**Document excerpt**
[Start]

Four months ago, the administration of Mayor Eric Adams seemed to be in an irreversible state of crisis. Two of his deputy mayors and his police commissioner had resigned. His five-count federal indictment was still very much in play.
Mr. Adams soldiered on. He hired well-regarded replacements, eschewing his often-tapped pool of loyalists. He hired a fiery criminal defense lawyer and began to openly court President Trump as an ally.
The moves seemed to pay off. Mr. Adams’s new team, led by the first deputy mayor, Maria Torres-Springer, won admiration for keeping New York City running; the mayor seemed to score an even bigger victory when the Justice Department moved to drop the case against him.
But Mr. Adams’s seeming legal triumph has brought him into a deeper political crisis.
The prosecutor overseeing the mayor’s case accused Mr. Adams late last week of agreeing to a quid pro quo with Trump administration officials. In exchange for leniency in the criminal case, she said, the mayor would help the president with immigration enforcement.
The suggestion that Mr. Adams would do Mr. Trump’s bidding, which the mayor has denied, brought widespread condemnation and calls for him to step down or for Gov. Kathy Hochul to remove him.
Ms. Hochul, a Democrat who has been an ally to the mayor, scheduled meetings on Tuesday with elected officials and community leaders to discuss the mayor’s future. She said in a statement released Monday night that the allegations against Mr. Adams were “troubling and cannot be ignored.”
The governor also cited the resignations of Ms. Torres-Springer and three other deputy mayors, announced earlier on Monday. The deputies did not directly cite the mayor’s cooperation with the Trump administration but alluded to “the extraordinary events of the last few weeks.”
The officials were respected government veterans who served as the backbone of the administration, leading a vast bureaucracy of roughly 300,000 city workers and key initiatives to build urgently needed housing and to improve public safety. Ms. Hochul said that the four officials’ resignations raised “serious questions about the long-term future of this mayoral administration.”
“This is an unmitigated disaster,” said Mark Levine, the Manhattan borough president, on X. “Each one of these leaders is a seasoned, talented professional. Their loss will leave New York City government in a truly precarious position.”
Their departures accelerated calls for Mr. Adams to quit or be forced out. They also raised alarm over who was running the city and whether Mr. Adams could attract qualified candidates given the chaos surrounding him and his re-election campaign.

[End]

**Entries supplied**

[Start]

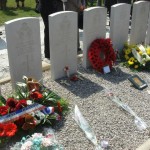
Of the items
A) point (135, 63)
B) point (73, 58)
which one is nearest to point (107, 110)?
point (73, 58)

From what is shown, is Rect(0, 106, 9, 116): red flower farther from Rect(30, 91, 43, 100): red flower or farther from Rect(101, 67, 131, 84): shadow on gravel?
Rect(101, 67, 131, 84): shadow on gravel

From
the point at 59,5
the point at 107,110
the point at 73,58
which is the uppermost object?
the point at 59,5

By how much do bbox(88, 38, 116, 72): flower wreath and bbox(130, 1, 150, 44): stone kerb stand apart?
4.07 ft

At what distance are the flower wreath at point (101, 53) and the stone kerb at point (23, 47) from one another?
47.0 inches

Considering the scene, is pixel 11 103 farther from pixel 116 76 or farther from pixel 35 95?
pixel 116 76

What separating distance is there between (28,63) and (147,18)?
11.5 feet

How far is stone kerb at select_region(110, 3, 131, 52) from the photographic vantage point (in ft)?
19.4

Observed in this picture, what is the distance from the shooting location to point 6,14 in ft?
36.6

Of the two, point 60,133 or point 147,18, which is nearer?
point 60,133

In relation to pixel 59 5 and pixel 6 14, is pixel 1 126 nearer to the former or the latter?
pixel 59 5

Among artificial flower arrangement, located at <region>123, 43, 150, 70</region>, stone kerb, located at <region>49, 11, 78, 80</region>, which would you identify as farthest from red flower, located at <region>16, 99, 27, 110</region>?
artificial flower arrangement, located at <region>123, 43, 150, 70</region>

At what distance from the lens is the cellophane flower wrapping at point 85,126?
374 centimetres

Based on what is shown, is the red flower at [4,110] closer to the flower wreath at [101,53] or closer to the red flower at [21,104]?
the red flower at [21,104]

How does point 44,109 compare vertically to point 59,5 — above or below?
below
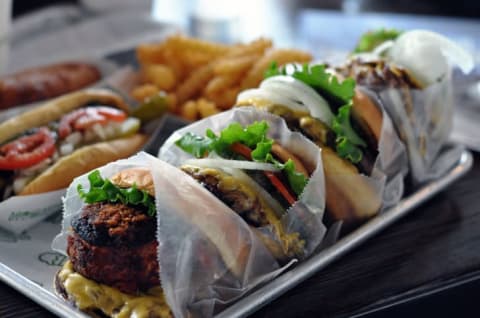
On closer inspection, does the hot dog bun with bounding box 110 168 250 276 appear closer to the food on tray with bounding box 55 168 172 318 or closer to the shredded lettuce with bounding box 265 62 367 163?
the food on tray with bounding box 55 168 172 318

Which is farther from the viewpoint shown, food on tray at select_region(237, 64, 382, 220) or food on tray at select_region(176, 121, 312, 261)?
food on tray at select_region(237, 64, 382, 220)

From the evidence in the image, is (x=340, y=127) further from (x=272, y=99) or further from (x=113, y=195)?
(x=113, y=195)

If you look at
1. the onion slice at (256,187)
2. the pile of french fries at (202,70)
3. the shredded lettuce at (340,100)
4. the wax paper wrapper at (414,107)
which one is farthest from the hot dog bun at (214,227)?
the pile of french fries at (202,70)

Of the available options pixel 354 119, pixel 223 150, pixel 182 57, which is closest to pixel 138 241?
pixel 223 150

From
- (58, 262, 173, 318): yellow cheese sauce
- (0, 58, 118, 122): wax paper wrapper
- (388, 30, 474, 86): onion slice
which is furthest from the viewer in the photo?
(0, 58, 118, 122): wax paper wrapper

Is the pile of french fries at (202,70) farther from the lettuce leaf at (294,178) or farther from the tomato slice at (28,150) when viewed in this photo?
the lettuce leaf at (294,178)

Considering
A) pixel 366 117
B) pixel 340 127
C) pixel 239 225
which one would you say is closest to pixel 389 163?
pixel 366 117

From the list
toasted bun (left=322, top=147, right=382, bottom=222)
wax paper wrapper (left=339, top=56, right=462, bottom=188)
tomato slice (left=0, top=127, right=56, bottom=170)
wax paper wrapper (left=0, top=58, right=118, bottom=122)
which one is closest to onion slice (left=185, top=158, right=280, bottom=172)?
toasted bun (left=322, top=147, right=382, bottom=222)
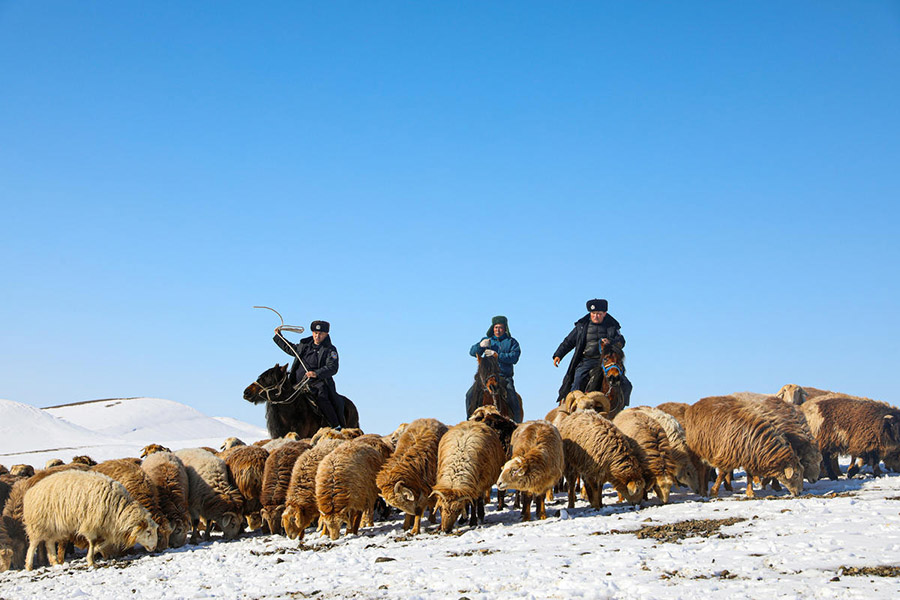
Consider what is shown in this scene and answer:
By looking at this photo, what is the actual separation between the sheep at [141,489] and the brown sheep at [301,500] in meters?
1.68

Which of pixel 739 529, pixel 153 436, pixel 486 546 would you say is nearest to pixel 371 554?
pixel 486 546

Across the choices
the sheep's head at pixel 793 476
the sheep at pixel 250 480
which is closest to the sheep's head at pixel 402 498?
the sheep at pixel 250 480

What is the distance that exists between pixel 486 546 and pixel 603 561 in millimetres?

[End]

**What you need to do**
#1 Name every person the article on Mayor Eric Adams identifies by name.
#2 In the article on Mayor Eric Adams, what did the prosecutor say the mayor would do in exchange for leniency in his criminal case?
#3 Extend the article on Mayor Eric Adams beyond its final paragraph.

**Responses in order**
#1 Eric Adams, President Trump, Maria Torres-Springer, Kathy Hochul, Mark Levine

#2 He would help the president with immigration enforcement.

#3
Lincoln Restler, a City Council member from Brooklyn, said that he was confident that city workers would make sure the trash was picked up and schools operated, but that it would be impossible to make “any decision of consequence in city government.”
“For many city workers, there was solace in knowing that longtime government experts like Maria were there to steady this ship and to avoid the worst dysfunction and excess and corruption of Eric Adams and his cronies,” he said. “Without that safety net, it’s scary.”
Mr. Adams, a Democrat, has insisted that he will not step down and that he will run for re-election in the June primary. But his path forward is becoming increasingly difficult.
Brad Lander, the city comptroller who is also running for mayor, called for Mr. Adams to release a “detailed contingency plan” outlining how he would manage the city. Without such a plan, Mr. Lander said, he would convene a committee to remove Mr. Adams on the basis of his inability to govern.
The resignations, he said, create an “unprecedented leadership vacuum at the highest levels of city government and wreak havoc on the city’s ability to deliver essential services to New Yorkers.”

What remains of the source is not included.